China Blocks Mekong River, Waits a Few Days to Tell Anyone Downstream

Mekong River
Getty Images/Thirawatana Phaisalratana

China shut down almost half of the water flow through its southernmost dam on the Mekong River on December 31, reducing water levels downstream by enough for a U.S.-funded satellite monitoring system to notice.

On Tuesday, January 5, the Chinese finally got around to formally notifying Vietnam, Laos, Thailand, and Cambodia it was throttling the water supply to their stretches of the vitally important Mekong waterway.

The Mekong River Commission, a joint agency of the four southern nations, said on Wednesday that China promised the river “will be gradually restored to its normal operation status on January 25.”

Before China said anything, the Washington-based Stimson Center reported in the January 3 update of its Mekong Dam Monitor project that water levels were significantly lower at several downstream checkpoints.

The Stimson Center noted that China “provided no notification of the sudden and unusual change that will impact fish and farming processes downstream.” The bulletin also highlighted all-time water lows in some reservoirs in Laos.

Voice of America News (VOA) quoted the leader of the Mekong Dam Monitor project, Brian Eyler, taking pains to avoid antagonizing the Chinese while expressing a good deal of irritation with their practices:

“The restrictions of water from the downstream are certainly not welcome. They are unusual for this time of year and not part of the Mekong’s natural cycle. However, what is welcome are China’s notification of its changes and dam operations that are causing the restrictions,” Eyler said.

“China is making good on its promise to notify downstream countries when it changes its dam operations. But there are some inconsistencies with the notification,” he said.

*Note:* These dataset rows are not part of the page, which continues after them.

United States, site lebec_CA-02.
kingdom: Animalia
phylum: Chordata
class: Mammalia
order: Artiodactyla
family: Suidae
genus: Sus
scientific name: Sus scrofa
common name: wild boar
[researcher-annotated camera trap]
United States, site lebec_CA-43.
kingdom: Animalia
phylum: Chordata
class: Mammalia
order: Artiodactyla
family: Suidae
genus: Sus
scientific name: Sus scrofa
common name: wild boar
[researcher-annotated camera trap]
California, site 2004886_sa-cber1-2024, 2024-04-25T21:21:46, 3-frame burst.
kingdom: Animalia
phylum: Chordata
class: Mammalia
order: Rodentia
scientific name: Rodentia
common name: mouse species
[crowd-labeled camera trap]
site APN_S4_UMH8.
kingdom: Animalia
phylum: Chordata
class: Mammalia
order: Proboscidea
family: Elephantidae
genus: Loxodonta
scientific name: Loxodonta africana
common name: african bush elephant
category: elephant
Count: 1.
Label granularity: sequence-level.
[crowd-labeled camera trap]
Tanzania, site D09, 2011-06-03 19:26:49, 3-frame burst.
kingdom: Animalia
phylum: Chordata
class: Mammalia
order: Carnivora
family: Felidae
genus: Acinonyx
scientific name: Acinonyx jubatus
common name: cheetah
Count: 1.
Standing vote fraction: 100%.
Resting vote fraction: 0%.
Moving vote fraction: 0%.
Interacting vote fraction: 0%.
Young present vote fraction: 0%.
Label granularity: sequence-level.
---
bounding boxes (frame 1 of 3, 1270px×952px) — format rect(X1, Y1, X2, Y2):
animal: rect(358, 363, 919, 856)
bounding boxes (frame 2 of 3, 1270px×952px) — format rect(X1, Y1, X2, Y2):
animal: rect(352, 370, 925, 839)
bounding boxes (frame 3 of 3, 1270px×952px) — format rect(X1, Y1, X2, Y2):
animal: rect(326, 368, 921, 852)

He said that China did not notify the downstream countries prior to holding back the water. After it became aware of eyewitness accounts of the river level dropping downstream, the monitor was able to identify the Dec. 31 restriction in data.

Eyler said China issued a formal notice within 12 hours of his project alerting the Mekong River Commission and posting about the situation on social media. He described China’s notification as “late” and evidently “compelled by external actors rather than of its own admission and own volition.”

VOA pointed out that China has been criticized for exacerbating droughts in the southern Mekong region with its dams, and made a commitment to share all of its data on the river with the Mekong River Commission in October 2020, two months before it cut back the water supply without warning anyone.

Eyler has been strongly critical of China’s treatment of the Mekong in the past, having co-written a book on the subject pessimistically titled Last Days of the Mighty Mekong. He wrote an article for Foreign Policy in April 2020 that accused China of “devastating” the Mekong with its eleven huge dams.

Eyler also criticized some dam projects in the downstream countries for having undesirable environmental impacts, but he was most displeased with China for treating water management like a “state secret,” using its control over the upper Mekong River to hold its neighbors “hostage,” and blocking enough water to make the Mekong Delta droughts of 2019 dramatically worse. As Eyler told it, scientists monitoring the river realized the drought was much worse than above normal rainfall in the upper Mekong would indicate and, upon investigation, they discovered China was hoarding so much water that fish were left flopping around on dry ground in Thailand and Laos.

Eyler pronounced China’s water policies “puzzling” in April and wondered if they were part of a “coordinated policy to bring the Mekong countries to heel,” or perhaps just a result of corruption and bureaucratic ineptitude among Chinese dam operators and regulatory agencies. He pointed out it was hard to tell, with virtually all data about China’s dams kept secret by the government and urged the Chinese to be more forthcoming in the future. Presumably, his somewhat moderated criticisms of China after the discovery of the December 31 dam blockages was a carrot-and-stick approach to encourage China to share more data instead of retreating back into total secrecy.

Interestingly, Eyler concluded his April observations by noting that China defiantly refuses to take advice from foreign observers and has a habit of dismissing critical studies as U.S.-funded conspiracies to make the Communist Party look bad, but it also seems to monitor what those outside observers are saying, and will sometimes quietly modify its behavior after considering data from foreing sources. That appears to be precisely what happened after the Mekong Dam Monitor project publicly announced the reduced water levels in the four downstream nations this week.